Interior: A simple box-like nave, with little architectural treatment other than the windows. Boarded timber roof with simple trusses. The bare rubble walls are carefully laid, with radial masonry above the windows. The panels below the windows are plastered and painted, as is the semi-dome of the apse. The easternmost bay serves as a chancel, separated from the nave by a low screen wall of bare rubble stone, with canted bays projecting either side of the central opening. Both bays have two big iron brackets on their east faces, perhaps for a removable lectern and prayer desk. The entrance from the south forms an interesting subsidiary space, with a steep staircase under a sloping groin-vault. A landing half way up gives onto a recessed vaulted bay at right angles, with the entrance doors to the church room.
Principal Fixtures: Dominating the interior is a sturdy post-and-lintel screen sitting on the chancel wall. It was redecorated in strong colours with pattern and gilding, c. 2000. It carries big flat rood figures, painted by Henry Payne, c. 1915. The stone font is big and square, tapering out at the top, with panels of guilloche ornament at the rim. Organ case and stone pulpit by Peter Falconer (Thomas's son), 1949. On the entrance staircase is a stone memorial tablet to Father A.H. Stanton, with segmental arched top. All the main doors are panelled, the upper panels glazed in attractive geometric patterns.
History : This small mission church was built as a memorial to Father A.H. Stanton, born into a family of wealthy clothiers at Thrupp in the Stroud valley (he is also remembered at St. Laurence, Stround (g.v) through the rood screen). He died on March 28, 1913 aged 74, having worked for fifty years as a curate at St Alban the Martyr, Holborn, and was regarded as `one of the most powerful preachers in London'. This and his untiring work among London's poor earned him international renown; his death merited a long report in the New York Times on the following day. The foundation stone was laid by his sister, Miss E.R. Stanton, in June 1915. Despite Stanton's high church faith, the mission church seems only to have been moderately high Anglican. Since 1999 the church has been shared with a Methodist congregation. A reordering c. 2000 removed the 19th century bench pews imported from St Laurence, Stroud in 1971, and Falconer's stalls of 1932, and introduced new fittings and a turquoise colour scheme. A black and white photograph at the church shows the interior post-1949; the rood screen was then plain and pale coloured.
Thomas Falconer (1880-1934) trained under George & Yeates, before setting up on his own at Amberley near Stroud in 1909. He produced solid and worthy houses in the Arts and Crafts tradition.

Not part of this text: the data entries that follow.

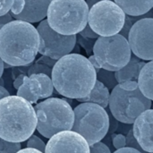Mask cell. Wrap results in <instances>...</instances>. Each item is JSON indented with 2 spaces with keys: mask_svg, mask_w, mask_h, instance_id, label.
I'll return each mask as SVG.
<instances>
[{
  "mask_svg": "<svg viewBox=\"0 0 153 153\" xmlns=\"http://www.w3.org/2000/svg\"><path fill=\"white\" fill-rule=\"evenodd\" d=\"M50 78L58 94L67 99L79 100L91 92L97 75L87 57L81 54L70 53L56 62Z\"/></svg>",
  "mask_w": 153,
  "mask_h": 153,
  "instance_id": "obj_1",
  "label": "cell"
},
{
  "mask_svg": "<svg viewBox=\"0 0 153 153\" xmlns=\"http://www.w3.org/2000/svg\"><path fill=\"white\" fill-rule=\"evenodd\" d=\"M39 46V33L30 22L13 20L0 29V58L12 67L30 65Z\"/></svg>",
  "mask_w": 153,
  "mask_h": 153,
  "instance_id": "obj_2",
  "label": "cell"
},
{
  "mask_svg": "<svg viewBox=\"0 0 153 153\" xmlns=\"http://www.w3.org/2000/svg\"><path fill=\"white\" fill-rule=\"evenodd\" d=\"M37 117L33 106L22 97L9 95L0 100V138L23 143L35 132Z\"/></svg>",
  "mask_w": 153,
  "mask_h": 153,
  "instance_id": "obj_3",
  "label": "cell"
},
{
  "mask_svg": "<svg viewBox=\"0 0 153 153\" xmlns=\"http://www.w3.org/2000/svg\"><path fill=\"white\" fill-rule=\"evenodd\" d=\"M88 13L85 0H51L47 22L53 30L61 35H77L88 24Z\"/></svg>",
  "mask_w": 153,
  "mask_h": 153,
  "instance_id": "obj_4",
  "label": "cell"
},
{
  "mask_svg": "<svg viewBox=\"0 0 153 153\" xmlns=\"http://www.w3.org/2000/svg\"><path fill=\"white\" fill-rule=\"evenodd\" d=\"M108 107L117 121L131 125L139 115L152 108V100L143 95L137 82H126L111 91Z\"/></svg>",
  "mask_w": 153,
  "mask_h": 153,
  "instance_id": "obj_5",
  "label": "cell"
},
{
  "mask_svg": "<svg viewBox=\"0 0 153 153\" xmlns=\"http://www.w3.org/2000/svg\"><path fill=\"white\" fill-rule=\"evenodd\" d=\"M38 132L49 139L57 133L72 130L74 114L69 103L59 98H48L35 105Z\"/></svg>",
  "mask_w": 153,
  "mask_h": 153,
  "instance_id": "obj_6",
  "label": "cell"
},
{
  "mask_svg": "<svg viewBox=\"0 0 153 153\" xmlns=\"http://www.w3.org/2000/svg\"><path fill=\"white\" fill-rule=\"evenodd\" d=\"M74 110L72 131L82 135L89 146L101 142L109 130V116L102 107L91 102L81 103Z\"/></svg>",
  "mask_w": 153,
  "mask_h": 153,
  "instance_id": "obj_7",
  "label": "cell"
},
{
  "mask_svg": "<svg viewBox=\"0 0 153 153\" xmlns=\"http://www.w3.org/2000/svg\"><path fill=\"white\" fill-rule=\"evenodd\" d=\"M92 53L100 67L111 72L124 67L132 55L127 39L120 34L99 37L94 43Z\"/></svg>",
  "mask_w": 153,
  "mask_h": 153,
  "instance_id": "obj_8",
  "label": "cell"
},
{
  "mask_svg": "<svg viewBox=\"0 0 153 153\" xmlns=\"http://www.w3.org/2000/svg\"><path fill=\"white\" fill-rule=\"evenodd\" d=\"M126 19V13L114 2L103 0L89 9L88 25L100 37H110L119 33Z\"/></svg>",
  "mask_w": 153,
  "mask_h": 153,
  "instance_id": "obj_9",
  "label": "cell"
},
{
  "mask_svg": "<svg viewBox=\"0 0 153 153\" xmlns=\"http://www.w3.org/2000/svg\"><path fill=\"white\" fill-rule=\"evenodd\" d=\"M39 38V53L54 60L70 54L76 45V35L65 36L53 30L47 20L39 22L36 28Z\"/></svg>",
  "mask_w": 153,
  "mask_h": 153,
  "instance_id": "obj_10",
  "label": "cell"
},
{
  "mask_svg": "<svg viewBox=\"0 0 153 153\" xmlns=\"http://www.w3.org/2000/svg\"><path fill=\"white\" fill-rule=\"evenodd\" d=\"M153 18H143L132 26L127 41L133 55L143 61L153 59Z\"/></svg>",
  "mask_w": 153,
  "mask_h": 153,
  "instance_id": "obj_11",
  "label": "cell"
},
{
  "mask_svg": "<svg viewBox=\"0 0 153 153\" xmlns=\"http://www.w3.org/2000/svg\"><path fill=\"white\" fill-rule=\"evenodd\" d=\"M54 92L51 78L45 74H32L25 75L22 85L17 90V96L23 98L31 105L39 100L48 99Z\"/></svg>",
  "mask_w": 153,
  "mask_h": 153,
  "instance_id": "obj_12",
  "label": "cell"
},
{
  "mask_svg": "<svg viewBox=\"0 0 153 153\" xmlns=\"http://www.w3.org/2000/svg\"><path fill=\"white\" fill-rule=\"evenodd\" d=\"M44 153H90V146L79 134L63 131L49 138Z\"/></svg>",
  "mask_w": 153,
  "mask_h": 153,
  "instance_id": "obj_13",
  "label": "cell"
},
{
  "mask_svg": "<svg viewBox=\"0 0 153 153\" xmlns=\"http://www.w3.org/2000/svg\"><path fill=\"white\" fill-rule=\"evenodd\" d=\"M133 135L143 151L153 153V111L152 108L143 112L133 123Z\"/></svg>",
  "mask_w": 153,
  "mask_h": 153,
  "instance_id": "obj_14",
  "label": "cell"
},
{
  "mask_svg": "<svg viewBox=\"0 0 153 153\" xmlns=\"http://www.w3.org/2000/svg\"><path fill=\"white\" fill-rule=\"evenodd\" d=\"M24 7L21 13L11 14L15 20L33 23L44 20L51 0H23Z\"/></svg>",
  "mask_w": 153,
  "mask_h": 153,
  "instance_id": "obj_15",
  "label": "cell"
},
{
  "mask_svg": "<svg viewBox=\"0 0 153 153\" xmlns=\"http://www.w3.org/2000/svg\"><path fill=\"white\" fill-rule=\"evenodd\" d=\"M145 64L146 62L132 54L129 62L120 70L115 72V77L117 83L126 82H137L140 71Z\"/></svg>",
  "mask_w": 153,
  "mask_h": 153,
  "instance_id": "obj_16",
  "label": "cell"
},
{
  "mask_svg": "<svg viewBox=\"0 0 153 153\" xmlns=\"http://www.w3.org/2000/svg\"><path fill=\"white\" fill-rule=\"evenodd\" d=\"M123 12L131 16L147 13L153 7V0H113Z\"/></svg>",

Despite these scrupulously English credentials he produced at St Alban an intriguing Neo-Byzantine building. The choice of style was perhaps influenced by J.F. Bentley's Roman Catholic Westminster Cathedral, and in broader terms by the desire to find new architectural expressions at a time when Gothic was no longer synonymous with the High Anglican movement but had become the default style for religious buildings even for Nonconformists.
Sources :
D. Verey and A. Brooks, The Buildings of England, Gloucestershire I: The Cotswolds (1999); p. 651.
Reasons for Designation : The church of St Alban, Stroud is designated at Grade II for the following principal reasons:
* It is a most unusual 20th century church for its understated architectural treatment, and for the unusual choice of the Neo-Byzantine style. Falconer manages to wrench considerable architectural impact from the simple handling of a few carefully considered materials.
* St Alban is one of the few churches completed by Thomas Falconer, a noted provincial figure in the field of Arts and Crafts architecture.
* St Alban is significant as the local memorial to Father A.H. Stanton, a noted Victorian cleric.